(Quoted passage)
====

This is an automated email from the ASF dual-hosted git repository.
xiangfu pushed a commit to branch master
in repository https://gitbox.apache.org/repos/asf/pinot.git
The following commit(s) were added to refs/heads/master by this push:
new 65f658d0dc Improve async temp segment delete in validation manager
(#14339)
65f658d0dc is described below
commit 65f658d0dc38b73d65a9b22a4f7a206808f4c18f
Author: Xiaotian (Jackie) Jiang <[email protected]>
AuthorDate: Wed Oct 30 20:46:54 2024 -0700
Improve async temp segment delete in validation manager (#14339)
---
.../realtime/PinotLLCRealtimeSegmentManager.java | 87 ++++++++++++----------
.../RealtimeSegmentValidationManager.java | 18 +++--
.../PinotLLCRealtimeSegmentManagerTest.java | 13 ++--
.../manager/realtime/SegmentCompletionUtils.java | 3 -
4 files changed, 64 insertions(+), 57 deletions(-)

====

(Complete the following)
1 – Which files does the commit email list as changed? Give only the file name of each, without its path.
2 – Continue the commit email from its final line, starting the diff that follows the change summary.

(Picture-based spatial questions)
====

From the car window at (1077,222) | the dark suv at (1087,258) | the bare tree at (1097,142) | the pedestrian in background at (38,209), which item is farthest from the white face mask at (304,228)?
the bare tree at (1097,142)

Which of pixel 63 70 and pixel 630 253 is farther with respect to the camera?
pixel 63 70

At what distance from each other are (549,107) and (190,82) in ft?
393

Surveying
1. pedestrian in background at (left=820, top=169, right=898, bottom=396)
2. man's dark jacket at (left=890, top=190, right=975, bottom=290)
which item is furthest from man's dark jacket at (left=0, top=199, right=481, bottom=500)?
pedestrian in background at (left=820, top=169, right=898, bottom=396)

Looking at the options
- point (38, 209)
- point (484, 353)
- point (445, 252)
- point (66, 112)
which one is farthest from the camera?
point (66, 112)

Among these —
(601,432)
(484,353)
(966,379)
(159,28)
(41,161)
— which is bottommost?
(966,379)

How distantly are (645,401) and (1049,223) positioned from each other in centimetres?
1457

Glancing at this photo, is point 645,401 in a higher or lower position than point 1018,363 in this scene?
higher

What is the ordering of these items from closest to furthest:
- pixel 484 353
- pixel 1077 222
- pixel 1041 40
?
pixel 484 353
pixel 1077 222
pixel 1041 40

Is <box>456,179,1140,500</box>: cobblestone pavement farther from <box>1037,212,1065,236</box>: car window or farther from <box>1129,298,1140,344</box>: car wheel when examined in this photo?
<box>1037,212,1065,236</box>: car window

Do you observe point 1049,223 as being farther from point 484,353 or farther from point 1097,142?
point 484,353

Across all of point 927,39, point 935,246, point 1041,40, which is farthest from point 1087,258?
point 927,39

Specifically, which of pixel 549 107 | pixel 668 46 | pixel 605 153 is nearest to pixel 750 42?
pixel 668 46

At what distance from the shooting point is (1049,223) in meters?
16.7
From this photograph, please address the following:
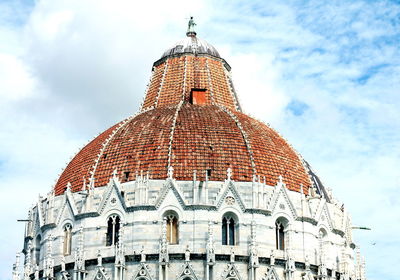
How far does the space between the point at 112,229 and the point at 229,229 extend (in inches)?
324

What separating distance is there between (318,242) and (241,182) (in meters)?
7.65

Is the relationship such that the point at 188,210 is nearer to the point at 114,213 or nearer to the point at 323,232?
the point at 114,213

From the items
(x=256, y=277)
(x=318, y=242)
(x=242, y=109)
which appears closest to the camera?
(x=256, y=277)

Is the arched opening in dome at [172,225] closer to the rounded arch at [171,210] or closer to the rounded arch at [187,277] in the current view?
the rounded arch at [171,210]

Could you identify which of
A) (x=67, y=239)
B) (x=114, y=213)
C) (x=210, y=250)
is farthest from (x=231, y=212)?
(x=67, y=239)

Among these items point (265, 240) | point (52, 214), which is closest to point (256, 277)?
point (265, 240)

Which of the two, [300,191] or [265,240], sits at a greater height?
[300,191]

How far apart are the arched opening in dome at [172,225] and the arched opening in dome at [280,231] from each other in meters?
7.29

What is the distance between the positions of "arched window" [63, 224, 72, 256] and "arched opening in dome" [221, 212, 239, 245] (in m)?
11.2

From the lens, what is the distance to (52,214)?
65.3 meters

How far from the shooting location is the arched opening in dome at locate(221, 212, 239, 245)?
2406 inches

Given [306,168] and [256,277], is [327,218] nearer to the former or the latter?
[306,168]

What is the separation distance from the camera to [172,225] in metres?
61.1

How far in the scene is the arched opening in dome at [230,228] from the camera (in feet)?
201
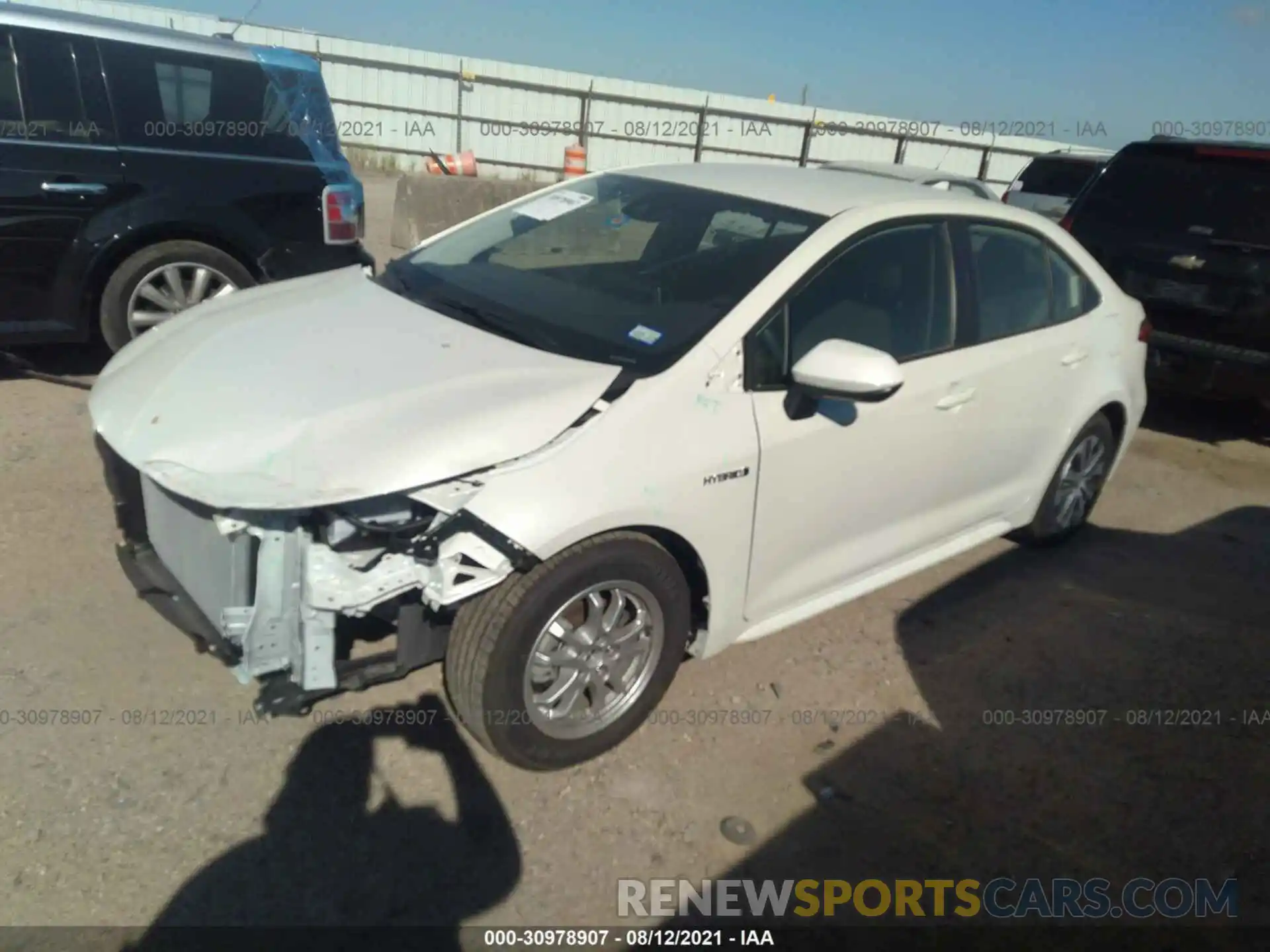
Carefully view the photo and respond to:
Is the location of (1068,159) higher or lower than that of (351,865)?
higher

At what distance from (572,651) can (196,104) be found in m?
4.53

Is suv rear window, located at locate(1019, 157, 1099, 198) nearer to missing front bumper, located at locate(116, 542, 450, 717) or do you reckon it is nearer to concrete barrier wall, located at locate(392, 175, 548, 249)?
concrete barrier wall, located at locate(392, 175, 548, 249)

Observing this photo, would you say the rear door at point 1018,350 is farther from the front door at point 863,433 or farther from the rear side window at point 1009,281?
the front door at point 863,433

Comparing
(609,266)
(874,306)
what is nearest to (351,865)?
(609,266)

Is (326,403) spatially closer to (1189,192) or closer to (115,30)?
(115,30)

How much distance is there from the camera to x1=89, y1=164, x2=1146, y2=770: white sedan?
8.16ft

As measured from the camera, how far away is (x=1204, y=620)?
166 inches

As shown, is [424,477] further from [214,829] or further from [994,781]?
[994,781]

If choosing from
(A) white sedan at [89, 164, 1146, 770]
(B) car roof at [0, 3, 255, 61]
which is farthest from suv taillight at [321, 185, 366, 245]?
(A) white sedan at [89, 164, 1146, 770]

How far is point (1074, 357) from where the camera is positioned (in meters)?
4.18

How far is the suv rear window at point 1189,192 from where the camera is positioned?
Result: 19.7 feet

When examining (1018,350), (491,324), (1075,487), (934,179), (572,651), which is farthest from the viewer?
(934,179)

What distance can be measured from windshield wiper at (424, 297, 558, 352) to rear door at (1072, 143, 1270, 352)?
5031 mm

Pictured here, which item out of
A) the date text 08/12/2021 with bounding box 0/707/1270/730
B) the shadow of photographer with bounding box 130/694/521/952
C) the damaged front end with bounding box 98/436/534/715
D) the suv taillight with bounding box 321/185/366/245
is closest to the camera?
the shadow of photographer with bounding box 130/694/521/952
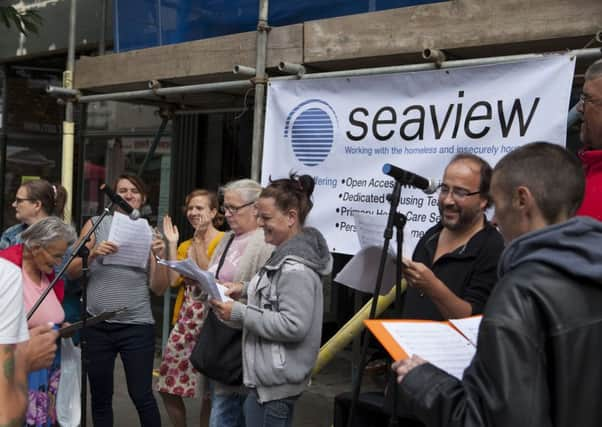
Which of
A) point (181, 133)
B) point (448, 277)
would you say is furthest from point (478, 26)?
point (181, 133)

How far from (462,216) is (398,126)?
135 centimetres

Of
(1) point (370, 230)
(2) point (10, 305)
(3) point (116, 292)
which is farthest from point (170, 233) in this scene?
(2) point (10, 305)

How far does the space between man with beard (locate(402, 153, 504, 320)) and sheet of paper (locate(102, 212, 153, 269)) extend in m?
2.14

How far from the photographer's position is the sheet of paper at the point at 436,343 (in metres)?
1.98

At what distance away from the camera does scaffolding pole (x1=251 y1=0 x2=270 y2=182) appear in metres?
4.74

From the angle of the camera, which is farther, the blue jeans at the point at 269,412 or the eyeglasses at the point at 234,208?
the eyeglasses at the point at 234,208

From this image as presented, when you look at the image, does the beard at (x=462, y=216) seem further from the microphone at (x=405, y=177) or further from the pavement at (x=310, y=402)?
the pavement at (x=310, y=402)

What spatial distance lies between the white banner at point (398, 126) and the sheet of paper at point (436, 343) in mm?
1705

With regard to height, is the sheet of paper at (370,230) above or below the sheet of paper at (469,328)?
above

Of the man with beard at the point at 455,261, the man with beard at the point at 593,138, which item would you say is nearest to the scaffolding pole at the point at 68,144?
the man with beard at the point at 455,261

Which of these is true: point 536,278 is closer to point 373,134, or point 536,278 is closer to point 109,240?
point 373,134

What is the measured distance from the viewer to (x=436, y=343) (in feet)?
6.66

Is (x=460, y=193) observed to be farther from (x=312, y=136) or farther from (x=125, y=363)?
(x=125, y=363)

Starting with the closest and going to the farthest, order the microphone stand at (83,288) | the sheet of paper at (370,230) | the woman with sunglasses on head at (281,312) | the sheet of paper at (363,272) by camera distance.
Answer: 1. the sheet of paper at (363,272)
2. the sheet of paper at (370,230)
3. the woman with sunglasses on head at (281,312)
4. the microphone stand at (83,288)
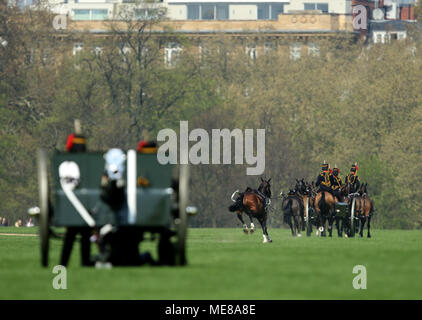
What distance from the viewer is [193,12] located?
16525 cm

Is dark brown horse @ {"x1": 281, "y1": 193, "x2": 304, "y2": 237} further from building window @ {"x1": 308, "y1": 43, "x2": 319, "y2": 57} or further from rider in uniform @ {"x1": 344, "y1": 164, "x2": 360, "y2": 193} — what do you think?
building window @ {"x1": 308, "y1": 43, "x2": 319, "y2": 57}

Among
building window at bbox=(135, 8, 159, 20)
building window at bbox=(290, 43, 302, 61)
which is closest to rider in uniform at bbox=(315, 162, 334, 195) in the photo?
building window at bbox=(135, 8, 159, 20)

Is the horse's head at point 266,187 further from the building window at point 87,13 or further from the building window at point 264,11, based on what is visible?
the building window at point 264,11

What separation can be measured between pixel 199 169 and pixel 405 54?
1798cm

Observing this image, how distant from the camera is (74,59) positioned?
96.1 metres

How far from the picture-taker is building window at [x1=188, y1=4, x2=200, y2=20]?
164613 millimetres

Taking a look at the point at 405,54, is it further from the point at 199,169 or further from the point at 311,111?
the point at 199,169

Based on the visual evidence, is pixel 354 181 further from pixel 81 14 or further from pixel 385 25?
pixel 81 14

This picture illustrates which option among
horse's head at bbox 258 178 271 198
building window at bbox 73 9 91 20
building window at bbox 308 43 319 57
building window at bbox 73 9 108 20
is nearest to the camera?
horse's head at bbox 258 178 271 198

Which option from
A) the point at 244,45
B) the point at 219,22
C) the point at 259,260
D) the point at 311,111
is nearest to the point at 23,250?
the point at 259,260

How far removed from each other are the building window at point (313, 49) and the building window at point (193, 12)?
1322 inches

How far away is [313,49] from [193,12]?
1636 inches

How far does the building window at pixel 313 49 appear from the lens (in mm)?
119488

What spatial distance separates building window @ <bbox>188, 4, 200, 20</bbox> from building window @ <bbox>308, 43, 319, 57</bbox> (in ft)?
110
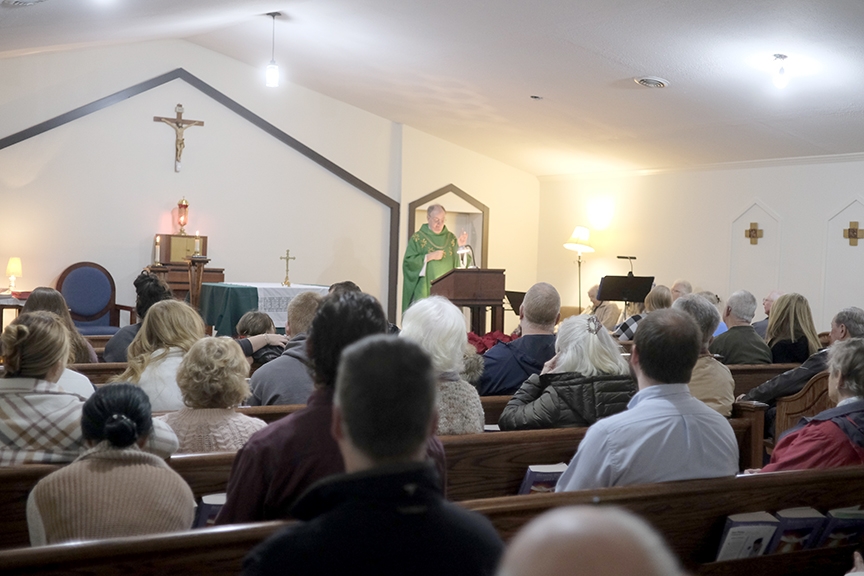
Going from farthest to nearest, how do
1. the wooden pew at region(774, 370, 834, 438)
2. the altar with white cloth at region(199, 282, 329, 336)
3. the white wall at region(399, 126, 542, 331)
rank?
the white wall at region(399, 126, 542, 331)
the altar with white cloth at region(199, 282, 329, 336)
the wooden pew at region(774, 370, 834, 438)

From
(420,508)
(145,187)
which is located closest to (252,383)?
(420,508)

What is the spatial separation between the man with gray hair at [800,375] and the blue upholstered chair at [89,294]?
6.06m

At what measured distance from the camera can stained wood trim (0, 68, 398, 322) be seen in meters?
8.41

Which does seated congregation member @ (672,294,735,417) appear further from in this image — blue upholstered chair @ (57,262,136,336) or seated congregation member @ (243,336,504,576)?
blue upholstered chair @ (57,262,136,336)

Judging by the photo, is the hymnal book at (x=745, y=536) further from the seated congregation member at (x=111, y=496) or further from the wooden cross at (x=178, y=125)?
the wooden cross at (x=178, y=125)

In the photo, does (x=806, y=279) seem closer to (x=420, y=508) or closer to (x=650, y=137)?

====

(Results by task)
1 –
PinotLLCRealtimeSegmentManager.java
RealtimeSegmentValidationManager.java
PinotLLCRealtimeSegmentManagerTest.java
SegmentCompletionUtils.java

2 –
diff --git
a/pinot-controller/src/main/java/org/apache/pinot/controller/helix/core/realtime/PinotLLCRealtimeSegmentManager.java
b/pinot-controller/src/main/java/org/apache/pinot/controller/helix/core/realtime/PinotLLCRealtimeSegmentManager.java
index 7a459d7ddb..91e4bdab2e 100644
---
a/pinot-controller/src/main/java/org/apache/pinot/controller/helix/core/realtime/PinotLLCRealtimeSegmentManager.java
+++
b/pinot-controller/src/main/java/org/apache/pinot/controller/helix/core/realtime/PinotLLCRealtimeSegmentManager.java
@@ -21,6 +21,7 @@ package org.apache.pinot.controller.helix.core.realtime;
import com.fasterxml.jackson.core.JsonProcessingException;
import com.google.common.annotations.VisibleForTesting;
import com.google.common.base.Preconditions;
+import com.google.common.collect.Sets;
import java.io.IOException;
import java.net.URI;
import java.sql.Timestamp;
@@ -1592,67 +1593,71 @@ public class PinotLLCRealtimeSegmentManager {
/**
* Delete tmp segments for realtime table with low level consumer, split
commit and async deletion is enabled.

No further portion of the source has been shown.